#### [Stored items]
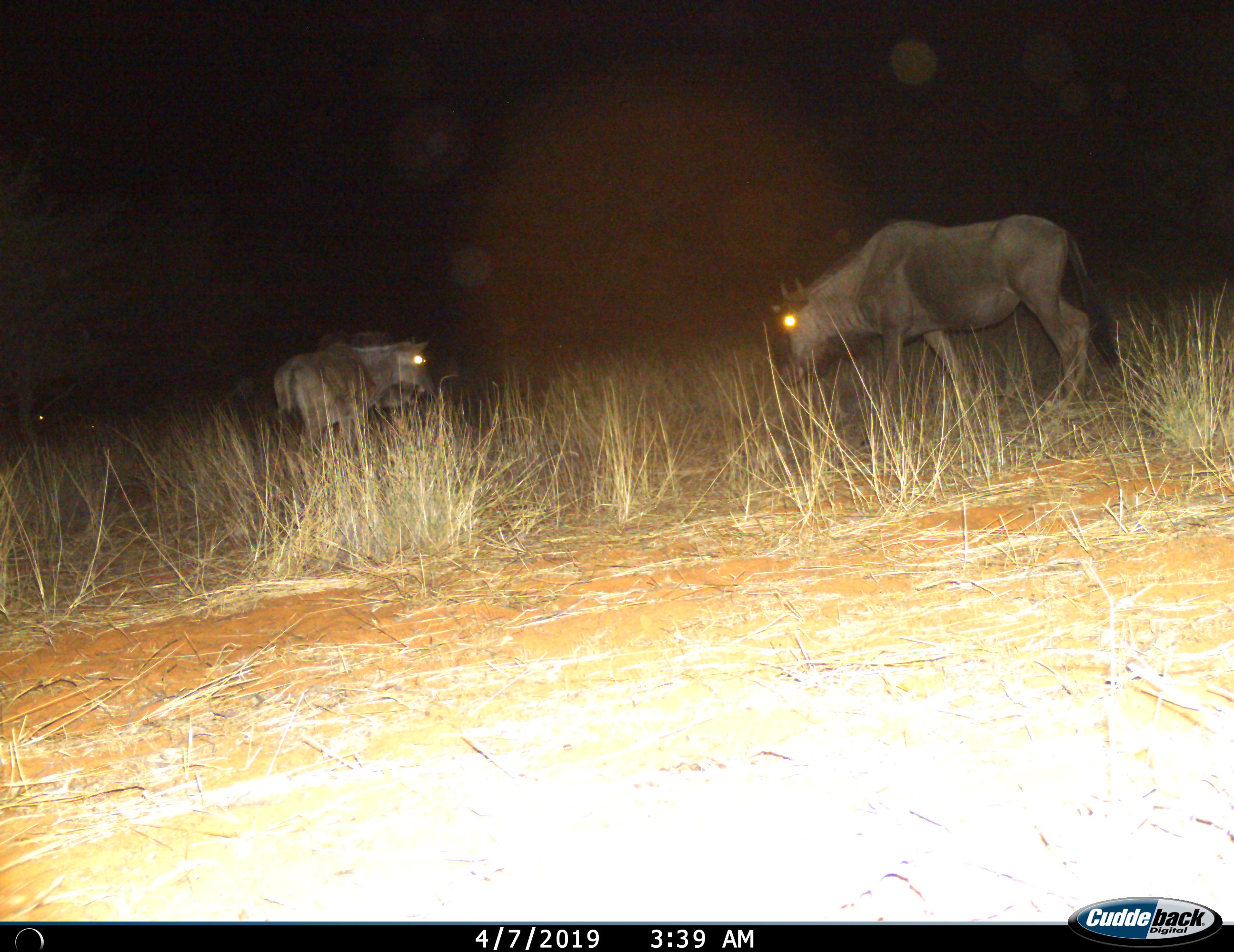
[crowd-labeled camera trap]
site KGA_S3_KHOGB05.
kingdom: Animalia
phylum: Chordata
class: Mammalia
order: Artiodactyla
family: Bovidae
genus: Connochaetes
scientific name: Connochaetes taurinus taurinus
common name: blue wildebeest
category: wildebeestblue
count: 2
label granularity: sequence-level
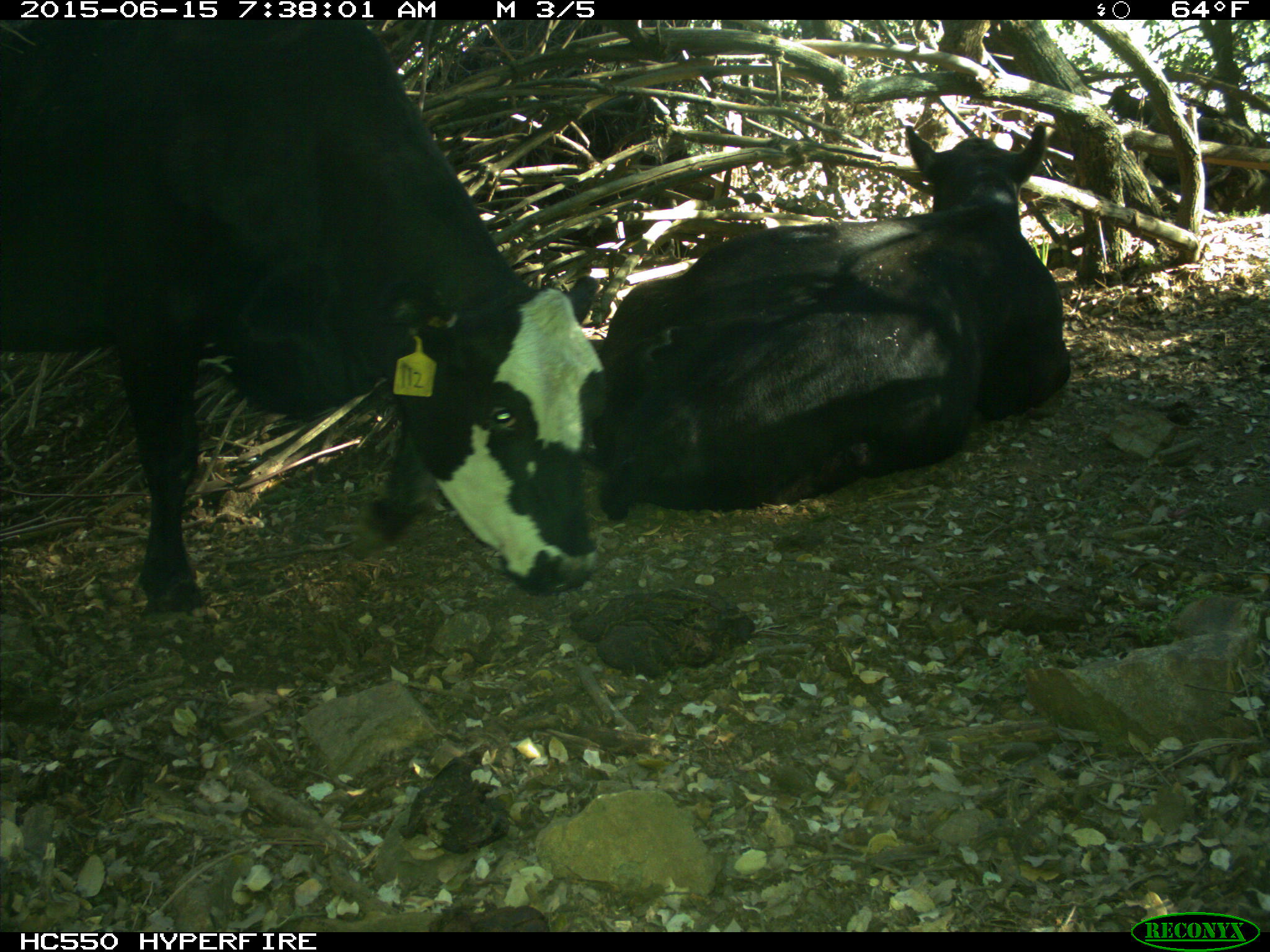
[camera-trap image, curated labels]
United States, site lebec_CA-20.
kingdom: Animalia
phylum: Chordata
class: Mammalia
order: Artiodactyla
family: Bovidae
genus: Bos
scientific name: Bos taurus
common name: domestic cow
Bos taurus (domestic cow).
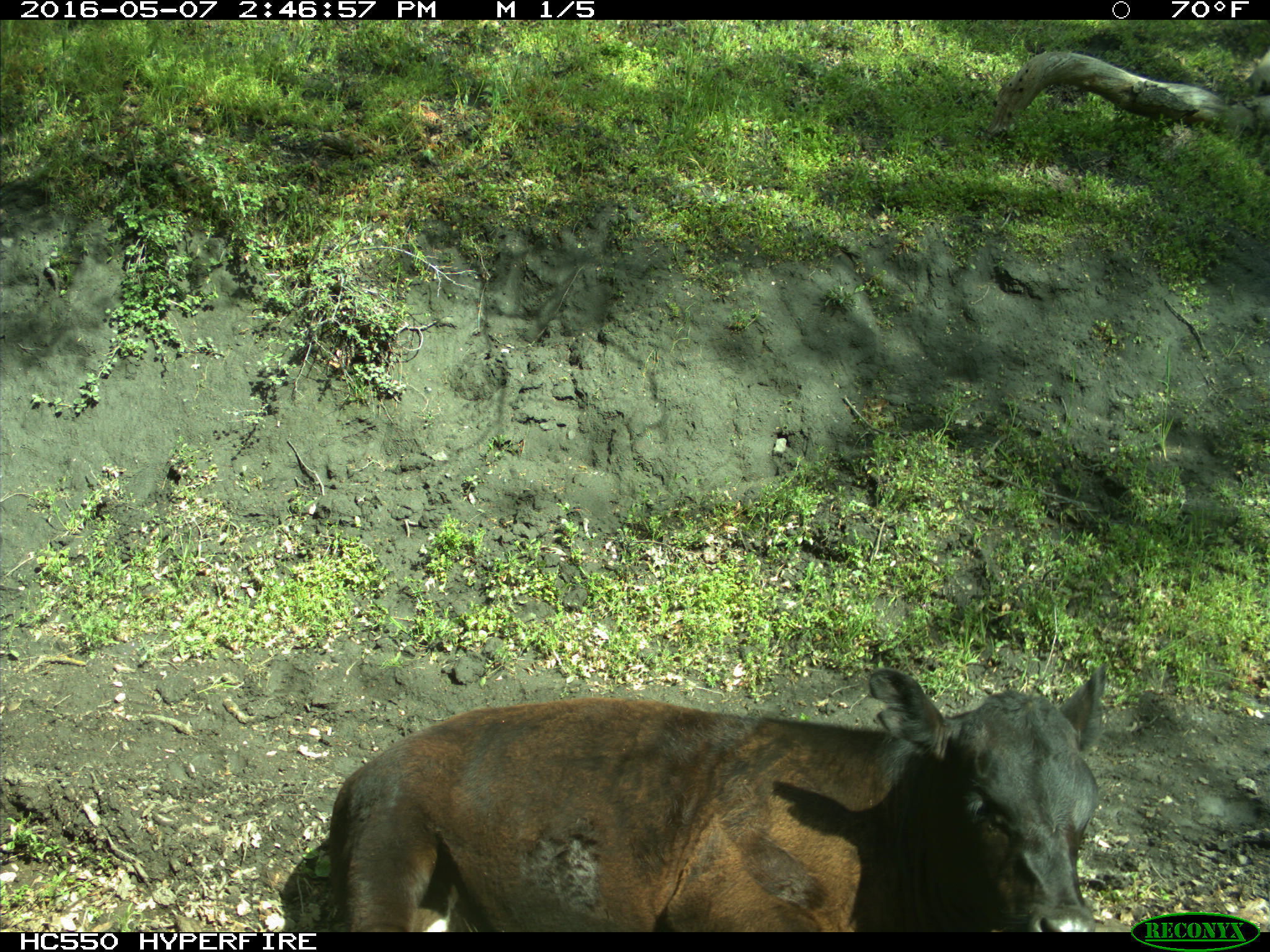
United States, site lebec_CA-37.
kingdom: Animalia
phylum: Chordata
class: Mammalia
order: Artiodactyla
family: Bovidae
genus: Bos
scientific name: Bos taurus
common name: domestic cow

#### [WORK TO COMPLETE]
The required output is a verbatim repetition of the lines from the opening of the entries above through the line containing "United States, site lebec_CA-37.", inclusive, with no pictures and nothing else.

#### [RESULT OF THE EXERCISE]
[crowd-labeled camera trap]
site KGA_S3_KHOGB05.
kingdom: Animalia
phylum: Chordata
class: Mammalia
order: Artiodactyla
family: Bovidae
genus: Connochaetes
scientific name: Connochaetes taurinus taurinus
common name: blue wildebeest
category: wildebeestblue
count: 2
label granularity: sequence-level
[camera-trap image, curated labels]
United States, site lebec_CA-20.
kingdom: Animalia
phylum: Chordata
class: Mammalia
order: Artiodactyla
family: Bovidae
genus: Bos
scientific name: Bos taurus
common name: domestic cow
Bos taurus (domestic cow).
United States, site lebec_CA-37.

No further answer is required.